Our experience has been positive. Pay is about the same but cost of living seems less. There is definitely more acceptance of having days off - when my daughter was ill both my husband and I were encouraged to take days off by our employers. In the UK, there would always be a bit of resentment, a mealy-mouthed disapproval, no matter who was ill or how serious it was! Here, it was paid days too. As soon as we started working we started to accrue sick pay days which can be used for things like this. In the UK, we were allowed a couple of 'family days' a year for when the kids were sick, but after that it was unpaid leave.


----------



## shammy (May 30, 2013)

mikesurf said:


> I worked in the health sector at Auckland hospital and in my opinion the work life balance was pretty bad. On many occasions we were expected to work late shifts and early shifts during the same week and on many occasions following each other , so we would do a late shift until 11pm and then do an early shift starting at 7am the following day. This was mostly down to a lack of staff as the amount of staff that we were losing per year was laughable. People were also always calling in sick as it was the only way to get time off work. Very often we needed to give 8 weeks notice in order to book a day off, this was ridiculous when you have children and other commitments to think about. Getting a day off during the summer holidays, forget it.

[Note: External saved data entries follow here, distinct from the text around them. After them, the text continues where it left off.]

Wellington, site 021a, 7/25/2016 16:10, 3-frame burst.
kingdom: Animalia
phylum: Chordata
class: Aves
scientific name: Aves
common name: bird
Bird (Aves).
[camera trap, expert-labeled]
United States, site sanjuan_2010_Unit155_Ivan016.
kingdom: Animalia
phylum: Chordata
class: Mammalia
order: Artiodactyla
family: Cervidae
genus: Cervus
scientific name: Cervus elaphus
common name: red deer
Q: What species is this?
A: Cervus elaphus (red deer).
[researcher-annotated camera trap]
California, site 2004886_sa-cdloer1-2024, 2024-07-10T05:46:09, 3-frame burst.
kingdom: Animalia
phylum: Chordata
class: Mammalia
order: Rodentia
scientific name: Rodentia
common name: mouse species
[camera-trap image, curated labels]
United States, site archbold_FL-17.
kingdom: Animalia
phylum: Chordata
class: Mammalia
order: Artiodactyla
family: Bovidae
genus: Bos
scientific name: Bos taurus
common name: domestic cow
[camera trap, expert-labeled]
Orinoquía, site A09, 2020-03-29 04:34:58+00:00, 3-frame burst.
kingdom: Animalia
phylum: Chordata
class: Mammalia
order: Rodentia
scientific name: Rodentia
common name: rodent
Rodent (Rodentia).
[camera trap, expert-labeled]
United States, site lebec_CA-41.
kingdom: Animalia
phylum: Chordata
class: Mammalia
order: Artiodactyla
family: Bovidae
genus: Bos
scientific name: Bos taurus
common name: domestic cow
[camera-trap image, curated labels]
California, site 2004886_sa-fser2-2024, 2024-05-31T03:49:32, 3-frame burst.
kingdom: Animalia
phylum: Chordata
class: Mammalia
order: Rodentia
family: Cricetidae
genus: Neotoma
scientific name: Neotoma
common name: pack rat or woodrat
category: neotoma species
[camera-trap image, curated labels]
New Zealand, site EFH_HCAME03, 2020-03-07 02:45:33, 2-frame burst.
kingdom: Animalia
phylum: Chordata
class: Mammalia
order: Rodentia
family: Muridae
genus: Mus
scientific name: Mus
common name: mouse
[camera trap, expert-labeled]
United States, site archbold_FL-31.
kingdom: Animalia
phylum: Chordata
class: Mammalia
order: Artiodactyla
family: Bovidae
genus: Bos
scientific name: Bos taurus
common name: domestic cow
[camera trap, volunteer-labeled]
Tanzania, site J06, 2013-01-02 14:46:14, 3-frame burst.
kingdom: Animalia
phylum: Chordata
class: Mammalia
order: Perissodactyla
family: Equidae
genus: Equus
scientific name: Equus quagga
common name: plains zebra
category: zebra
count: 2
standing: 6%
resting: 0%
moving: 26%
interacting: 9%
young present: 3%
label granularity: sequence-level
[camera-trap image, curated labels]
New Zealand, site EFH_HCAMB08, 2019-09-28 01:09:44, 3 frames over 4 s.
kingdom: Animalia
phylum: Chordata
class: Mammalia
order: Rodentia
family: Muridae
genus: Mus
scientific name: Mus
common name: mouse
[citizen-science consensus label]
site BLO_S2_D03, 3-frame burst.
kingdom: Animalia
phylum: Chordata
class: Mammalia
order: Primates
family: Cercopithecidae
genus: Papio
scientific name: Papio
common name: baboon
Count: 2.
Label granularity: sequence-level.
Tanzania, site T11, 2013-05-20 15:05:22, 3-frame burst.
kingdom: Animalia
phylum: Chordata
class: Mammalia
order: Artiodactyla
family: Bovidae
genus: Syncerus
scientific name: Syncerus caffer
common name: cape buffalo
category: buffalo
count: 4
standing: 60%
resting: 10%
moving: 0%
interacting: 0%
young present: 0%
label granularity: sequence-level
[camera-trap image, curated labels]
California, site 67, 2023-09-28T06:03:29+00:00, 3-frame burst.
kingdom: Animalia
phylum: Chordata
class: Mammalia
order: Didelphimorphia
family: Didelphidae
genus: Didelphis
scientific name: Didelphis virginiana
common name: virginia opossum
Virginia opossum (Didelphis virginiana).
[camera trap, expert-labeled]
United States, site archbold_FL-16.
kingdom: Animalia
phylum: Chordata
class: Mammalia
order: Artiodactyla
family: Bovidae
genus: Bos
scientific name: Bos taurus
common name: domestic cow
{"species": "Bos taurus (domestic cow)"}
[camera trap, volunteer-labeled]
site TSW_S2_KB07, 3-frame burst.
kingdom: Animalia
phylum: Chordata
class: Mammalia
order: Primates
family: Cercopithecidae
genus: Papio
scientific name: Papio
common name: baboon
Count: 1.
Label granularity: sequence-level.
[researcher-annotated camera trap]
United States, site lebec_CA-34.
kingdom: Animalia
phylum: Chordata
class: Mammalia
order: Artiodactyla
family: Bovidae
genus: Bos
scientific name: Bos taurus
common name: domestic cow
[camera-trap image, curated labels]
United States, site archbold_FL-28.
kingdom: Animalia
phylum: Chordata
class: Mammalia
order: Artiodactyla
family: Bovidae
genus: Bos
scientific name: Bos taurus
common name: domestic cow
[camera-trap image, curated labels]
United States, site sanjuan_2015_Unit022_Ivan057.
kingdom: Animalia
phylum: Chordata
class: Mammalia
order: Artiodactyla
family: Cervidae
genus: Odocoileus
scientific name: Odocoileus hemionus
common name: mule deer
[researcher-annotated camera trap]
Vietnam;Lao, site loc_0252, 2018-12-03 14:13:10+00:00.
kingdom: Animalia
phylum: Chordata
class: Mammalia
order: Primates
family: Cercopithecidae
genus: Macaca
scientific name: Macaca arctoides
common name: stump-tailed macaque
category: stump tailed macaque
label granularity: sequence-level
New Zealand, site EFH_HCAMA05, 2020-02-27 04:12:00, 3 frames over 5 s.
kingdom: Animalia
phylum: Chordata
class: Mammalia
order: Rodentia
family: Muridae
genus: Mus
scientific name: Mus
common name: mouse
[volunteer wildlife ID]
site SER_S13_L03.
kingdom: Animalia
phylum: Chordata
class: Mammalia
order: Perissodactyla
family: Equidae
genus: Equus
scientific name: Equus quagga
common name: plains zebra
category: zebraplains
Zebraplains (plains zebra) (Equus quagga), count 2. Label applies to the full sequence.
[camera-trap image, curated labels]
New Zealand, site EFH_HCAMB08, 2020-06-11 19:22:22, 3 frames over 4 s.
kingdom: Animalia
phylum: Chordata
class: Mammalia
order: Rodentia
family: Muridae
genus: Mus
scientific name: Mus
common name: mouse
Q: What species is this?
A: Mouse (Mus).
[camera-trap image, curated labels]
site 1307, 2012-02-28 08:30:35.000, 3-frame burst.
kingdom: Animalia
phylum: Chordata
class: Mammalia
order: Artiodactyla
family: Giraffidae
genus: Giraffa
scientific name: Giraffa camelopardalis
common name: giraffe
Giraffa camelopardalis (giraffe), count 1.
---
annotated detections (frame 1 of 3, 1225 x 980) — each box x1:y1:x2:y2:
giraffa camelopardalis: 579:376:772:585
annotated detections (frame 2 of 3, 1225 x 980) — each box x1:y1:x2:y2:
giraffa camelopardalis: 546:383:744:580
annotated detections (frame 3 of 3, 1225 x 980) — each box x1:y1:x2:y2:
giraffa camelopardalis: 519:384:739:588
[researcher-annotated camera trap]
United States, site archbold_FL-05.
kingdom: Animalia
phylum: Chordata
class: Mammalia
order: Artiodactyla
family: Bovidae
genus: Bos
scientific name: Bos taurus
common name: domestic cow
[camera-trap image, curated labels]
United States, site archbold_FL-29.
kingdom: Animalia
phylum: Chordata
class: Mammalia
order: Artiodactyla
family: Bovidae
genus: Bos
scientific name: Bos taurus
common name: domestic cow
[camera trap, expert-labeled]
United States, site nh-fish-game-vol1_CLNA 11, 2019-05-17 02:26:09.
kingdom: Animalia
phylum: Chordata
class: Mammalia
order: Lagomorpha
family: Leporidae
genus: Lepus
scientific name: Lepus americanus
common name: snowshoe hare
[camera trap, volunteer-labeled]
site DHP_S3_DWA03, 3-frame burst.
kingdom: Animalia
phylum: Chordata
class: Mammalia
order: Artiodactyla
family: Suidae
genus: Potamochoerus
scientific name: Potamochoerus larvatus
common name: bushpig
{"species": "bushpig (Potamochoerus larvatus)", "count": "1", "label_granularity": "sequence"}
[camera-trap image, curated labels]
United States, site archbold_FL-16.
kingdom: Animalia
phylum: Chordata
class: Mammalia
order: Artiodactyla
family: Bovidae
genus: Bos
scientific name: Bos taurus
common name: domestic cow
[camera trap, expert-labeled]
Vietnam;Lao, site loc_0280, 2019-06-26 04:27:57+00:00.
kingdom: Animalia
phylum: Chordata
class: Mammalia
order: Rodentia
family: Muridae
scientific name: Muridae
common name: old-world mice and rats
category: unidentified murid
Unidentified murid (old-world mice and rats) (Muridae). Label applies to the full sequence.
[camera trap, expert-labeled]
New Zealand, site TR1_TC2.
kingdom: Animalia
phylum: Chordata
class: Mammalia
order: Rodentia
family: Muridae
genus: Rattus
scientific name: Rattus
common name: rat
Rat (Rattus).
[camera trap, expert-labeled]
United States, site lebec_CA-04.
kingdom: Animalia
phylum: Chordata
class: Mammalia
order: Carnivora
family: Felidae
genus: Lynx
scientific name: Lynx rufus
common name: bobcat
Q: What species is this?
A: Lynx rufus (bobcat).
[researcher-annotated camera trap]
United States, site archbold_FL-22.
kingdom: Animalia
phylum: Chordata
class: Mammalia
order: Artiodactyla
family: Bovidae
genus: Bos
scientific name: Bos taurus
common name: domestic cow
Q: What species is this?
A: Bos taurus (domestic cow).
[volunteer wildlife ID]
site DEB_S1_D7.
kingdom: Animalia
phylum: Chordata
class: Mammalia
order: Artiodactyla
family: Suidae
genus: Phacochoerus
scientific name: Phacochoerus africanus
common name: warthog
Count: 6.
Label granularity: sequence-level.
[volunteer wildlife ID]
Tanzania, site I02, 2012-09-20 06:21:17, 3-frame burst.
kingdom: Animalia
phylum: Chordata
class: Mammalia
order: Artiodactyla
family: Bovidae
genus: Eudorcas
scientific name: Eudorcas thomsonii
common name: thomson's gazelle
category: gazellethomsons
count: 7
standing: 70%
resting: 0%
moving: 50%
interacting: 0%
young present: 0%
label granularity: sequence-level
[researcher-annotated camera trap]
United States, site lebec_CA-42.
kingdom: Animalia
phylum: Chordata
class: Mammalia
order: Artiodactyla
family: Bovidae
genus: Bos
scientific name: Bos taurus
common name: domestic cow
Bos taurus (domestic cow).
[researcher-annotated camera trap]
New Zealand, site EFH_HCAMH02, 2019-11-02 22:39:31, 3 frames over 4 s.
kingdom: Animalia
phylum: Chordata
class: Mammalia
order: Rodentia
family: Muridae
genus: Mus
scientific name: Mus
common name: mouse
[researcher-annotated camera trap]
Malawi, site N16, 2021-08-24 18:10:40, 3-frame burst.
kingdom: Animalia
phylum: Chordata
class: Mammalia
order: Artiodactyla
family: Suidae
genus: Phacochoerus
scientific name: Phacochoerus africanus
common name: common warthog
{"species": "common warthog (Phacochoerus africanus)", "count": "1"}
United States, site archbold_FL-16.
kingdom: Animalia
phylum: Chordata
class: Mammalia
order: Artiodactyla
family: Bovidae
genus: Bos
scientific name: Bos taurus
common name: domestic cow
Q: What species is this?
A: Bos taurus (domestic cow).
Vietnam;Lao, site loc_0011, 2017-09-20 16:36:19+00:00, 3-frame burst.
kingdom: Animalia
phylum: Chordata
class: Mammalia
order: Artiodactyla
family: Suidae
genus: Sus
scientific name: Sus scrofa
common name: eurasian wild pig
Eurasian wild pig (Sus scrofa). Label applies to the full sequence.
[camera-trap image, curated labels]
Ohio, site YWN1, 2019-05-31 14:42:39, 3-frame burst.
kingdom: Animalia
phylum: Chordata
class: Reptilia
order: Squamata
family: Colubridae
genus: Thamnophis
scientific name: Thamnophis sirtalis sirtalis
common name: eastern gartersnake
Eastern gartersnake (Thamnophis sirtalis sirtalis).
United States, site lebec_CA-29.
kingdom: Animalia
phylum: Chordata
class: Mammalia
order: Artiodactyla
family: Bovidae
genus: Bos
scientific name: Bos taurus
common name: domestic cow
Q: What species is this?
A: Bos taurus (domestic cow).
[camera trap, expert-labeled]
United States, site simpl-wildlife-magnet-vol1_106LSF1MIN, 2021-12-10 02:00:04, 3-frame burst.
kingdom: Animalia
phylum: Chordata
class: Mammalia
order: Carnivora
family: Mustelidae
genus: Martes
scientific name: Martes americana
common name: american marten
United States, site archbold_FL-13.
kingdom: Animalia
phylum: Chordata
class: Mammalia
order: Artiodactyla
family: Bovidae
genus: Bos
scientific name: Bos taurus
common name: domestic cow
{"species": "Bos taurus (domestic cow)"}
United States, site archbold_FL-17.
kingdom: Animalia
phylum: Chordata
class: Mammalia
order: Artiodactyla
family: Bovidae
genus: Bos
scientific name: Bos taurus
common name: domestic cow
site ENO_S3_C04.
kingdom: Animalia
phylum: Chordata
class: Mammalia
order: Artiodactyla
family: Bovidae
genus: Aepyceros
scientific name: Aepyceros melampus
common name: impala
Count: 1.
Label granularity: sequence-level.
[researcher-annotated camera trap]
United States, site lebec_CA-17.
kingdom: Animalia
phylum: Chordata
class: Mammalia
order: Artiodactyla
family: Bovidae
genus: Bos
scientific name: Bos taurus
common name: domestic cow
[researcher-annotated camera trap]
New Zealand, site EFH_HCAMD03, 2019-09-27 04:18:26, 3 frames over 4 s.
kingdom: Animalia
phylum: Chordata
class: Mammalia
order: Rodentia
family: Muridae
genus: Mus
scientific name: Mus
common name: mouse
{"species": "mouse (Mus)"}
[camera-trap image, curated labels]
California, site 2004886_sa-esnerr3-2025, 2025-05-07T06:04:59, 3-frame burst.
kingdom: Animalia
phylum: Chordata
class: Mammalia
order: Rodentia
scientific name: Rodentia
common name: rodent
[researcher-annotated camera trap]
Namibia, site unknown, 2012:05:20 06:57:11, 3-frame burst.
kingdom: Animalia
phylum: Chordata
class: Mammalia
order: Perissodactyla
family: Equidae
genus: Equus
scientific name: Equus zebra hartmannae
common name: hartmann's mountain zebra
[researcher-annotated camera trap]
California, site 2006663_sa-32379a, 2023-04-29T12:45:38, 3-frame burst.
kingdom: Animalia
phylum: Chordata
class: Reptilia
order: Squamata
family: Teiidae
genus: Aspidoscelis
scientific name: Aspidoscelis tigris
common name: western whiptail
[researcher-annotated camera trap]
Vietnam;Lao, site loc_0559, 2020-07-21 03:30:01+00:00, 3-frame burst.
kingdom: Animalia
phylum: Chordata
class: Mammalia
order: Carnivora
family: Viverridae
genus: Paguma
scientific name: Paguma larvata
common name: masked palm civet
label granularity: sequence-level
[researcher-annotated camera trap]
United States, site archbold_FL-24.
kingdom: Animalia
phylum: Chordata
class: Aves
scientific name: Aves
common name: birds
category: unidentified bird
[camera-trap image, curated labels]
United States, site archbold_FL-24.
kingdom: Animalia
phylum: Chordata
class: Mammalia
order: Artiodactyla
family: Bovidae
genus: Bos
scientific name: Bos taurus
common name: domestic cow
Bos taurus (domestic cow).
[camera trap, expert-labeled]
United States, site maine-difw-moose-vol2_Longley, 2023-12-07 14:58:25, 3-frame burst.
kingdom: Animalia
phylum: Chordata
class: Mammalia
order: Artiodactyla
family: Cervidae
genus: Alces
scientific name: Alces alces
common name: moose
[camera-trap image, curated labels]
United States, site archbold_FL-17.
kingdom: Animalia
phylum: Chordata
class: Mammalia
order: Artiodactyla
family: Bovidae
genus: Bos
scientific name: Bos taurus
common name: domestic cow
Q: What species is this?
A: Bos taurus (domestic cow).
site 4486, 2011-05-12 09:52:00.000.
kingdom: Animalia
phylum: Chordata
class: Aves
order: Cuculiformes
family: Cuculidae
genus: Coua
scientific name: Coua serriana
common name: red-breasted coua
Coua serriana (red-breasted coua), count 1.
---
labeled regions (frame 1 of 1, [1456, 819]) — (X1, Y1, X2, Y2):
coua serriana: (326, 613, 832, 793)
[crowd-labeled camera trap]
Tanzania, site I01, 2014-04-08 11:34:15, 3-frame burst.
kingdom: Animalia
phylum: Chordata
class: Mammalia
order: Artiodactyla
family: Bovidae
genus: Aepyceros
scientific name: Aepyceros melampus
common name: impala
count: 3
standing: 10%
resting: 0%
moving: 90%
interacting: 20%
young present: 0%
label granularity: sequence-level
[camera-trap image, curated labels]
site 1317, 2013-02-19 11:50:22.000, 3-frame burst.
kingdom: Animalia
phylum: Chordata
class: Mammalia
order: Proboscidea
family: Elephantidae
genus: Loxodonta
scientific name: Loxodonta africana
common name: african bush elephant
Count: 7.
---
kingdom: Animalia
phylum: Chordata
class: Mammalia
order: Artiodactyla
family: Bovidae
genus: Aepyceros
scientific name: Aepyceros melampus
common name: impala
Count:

I agree, this sounds pretty bad. And very familiar! I am a midwife in the NHS, currently on maternity leave. Every day it seems one of my colleagues puts a status on facebook about having survived their 10th shift in a row, or becoming nocturnal whilst working a whole month of nights. I suffered a great deal of pain during my pregnancy and my manager was extremely unsympathetic when I had to take some time off. I also had gestational diabetes and frequently worked long shifts without a proper break to eat or check my blood sugar. It yes several years ago now, but when I told my manager I planned to get married in august - in the school holidays - the whole department had to have a meeting about the fact that I wanted time off! It's rare to finish work on time and we are always expected to put work first, before anything else. 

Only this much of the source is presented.